Page excerpt:
Summary and examples

A standard quadratic inequality has the same form as the corresponding equation with an inequality sign instead of an equal sign, see the following example:

$ax^2+bx+x\geq0$

Of course $a>0$, because otherwise it is no quadratic inequality.

In Quadratic equations (factorizing) and Quadratic equations (abc-formula) we discussed extensively how this type of equations could be solved. It is advised to study these topics first before you continue with quadratic inequalities.

When solving quadratic inequalities, we must always make use of solving quadratic equations. Both methods, factorization or applying the abc-formula, can be used.

The approach is as follows. We calculate the solutions of the corresponding equation, and the value of the discriminant:

$D=b^2-4ac$

is important.

Information shown:

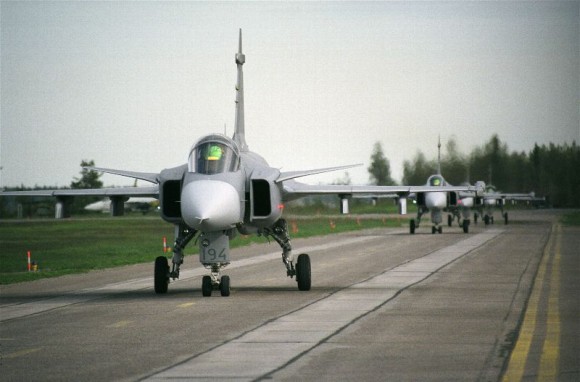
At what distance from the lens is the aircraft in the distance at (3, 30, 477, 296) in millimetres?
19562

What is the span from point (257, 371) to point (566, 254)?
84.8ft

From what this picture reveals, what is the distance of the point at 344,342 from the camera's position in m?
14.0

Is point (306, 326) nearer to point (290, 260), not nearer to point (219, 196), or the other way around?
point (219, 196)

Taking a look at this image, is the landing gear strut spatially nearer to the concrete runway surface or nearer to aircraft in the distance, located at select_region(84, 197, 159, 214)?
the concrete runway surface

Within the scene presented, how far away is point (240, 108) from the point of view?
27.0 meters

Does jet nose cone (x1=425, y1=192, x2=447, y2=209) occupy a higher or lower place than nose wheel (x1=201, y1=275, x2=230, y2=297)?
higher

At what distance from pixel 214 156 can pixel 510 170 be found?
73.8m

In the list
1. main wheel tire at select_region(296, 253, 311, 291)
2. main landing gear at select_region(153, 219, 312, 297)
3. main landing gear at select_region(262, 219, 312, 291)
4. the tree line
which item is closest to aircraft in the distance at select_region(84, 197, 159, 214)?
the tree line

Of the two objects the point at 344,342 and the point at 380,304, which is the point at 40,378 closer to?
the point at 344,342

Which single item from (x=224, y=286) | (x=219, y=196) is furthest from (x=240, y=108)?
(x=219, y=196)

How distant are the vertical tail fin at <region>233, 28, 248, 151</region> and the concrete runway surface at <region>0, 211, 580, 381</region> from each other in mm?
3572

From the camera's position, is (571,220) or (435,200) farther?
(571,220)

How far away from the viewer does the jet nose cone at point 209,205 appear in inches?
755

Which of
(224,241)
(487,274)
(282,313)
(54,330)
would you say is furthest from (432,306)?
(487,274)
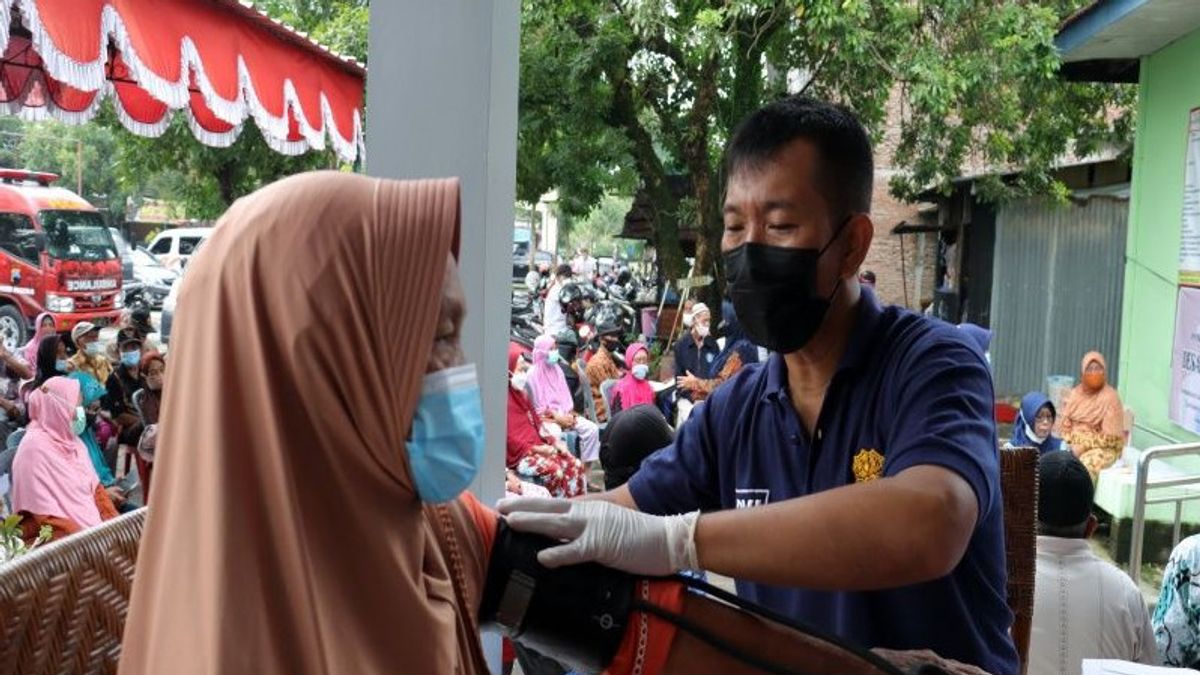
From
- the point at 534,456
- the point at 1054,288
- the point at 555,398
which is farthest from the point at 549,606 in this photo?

Actions to take:
1. From the quadratic inequalities text, please reproduce the passage from "A standard quadratic" to "continue with quadratic inequalities.".
2. Condense the paragraph in the quadratic inequalities text that begins "In Quadratic equations (factorizing)" into one shorter sentence, keeping its main facts.
3. Continue the quadratic inequalities text from its last sentence.
The records aren't needed for any of this work.

Response list:
1.
A standard quadratic inequality has the same form as the corresponding equation with an inequality sign instead of an equal sign, see the following example:

$ax^2+bx+x\geq0$

Of course $a>0$, because otherwise it is no quadratic inequality.

In Quadratic equations (factorizing) and Quadratic equations (abc-formula) we discussed extensively how this type of equations could be solved. It is advised to study these topics first before you continue with quadratic inequalities.

2. The topics Quadratic equations (factorizing) and Quadratic equations (abc-formula) covered at length how to solve these equations, and studying them before moving on to quadratic inequalities is advised.

3.
Next, we make use of the fact whether the graph of the quadratic function is an 'opens up' or an 'opens down' parabola.

We distinguish three cases:

1. $D>0$
In this case the solutions $x_1$ and $x_2$ are different. The parabola intersects the $X$-axis in two different points. Then, depending on $a$ ('opens up' or 'opens down') we know for which values of $x$ the function is greater or less than $0$ is.

2. $D=0$
In this case the solutions $x_1$ and $x_2$ are equal. For this value of $x$ the function equals $0$, for other values of $x$ it is greater than $0$ ('opens up') or less than $0$ ('opens down').

3. $D<0$
In this case the equation has no (real) solutions. The parabola lies entirely above ('opens up') or below ('opens down') the $X$-axis.

Example 1

Solve:

$x^2-7x+12\leq0$

We immediately see that the left-hand side can be factorized:

$x^2-7x+12=(x-3)(x-4)$

and the equation:

$(x-3)(x-4)=0$

has the following solutions:

$x=3$ or $x=4$

The parabola 'opens up', has two intersection points with the $X$-axis and thus the inequality is satisfied for:

$3\leq{x}\leq4$

We would have found the same result when applying the $abc$-formula.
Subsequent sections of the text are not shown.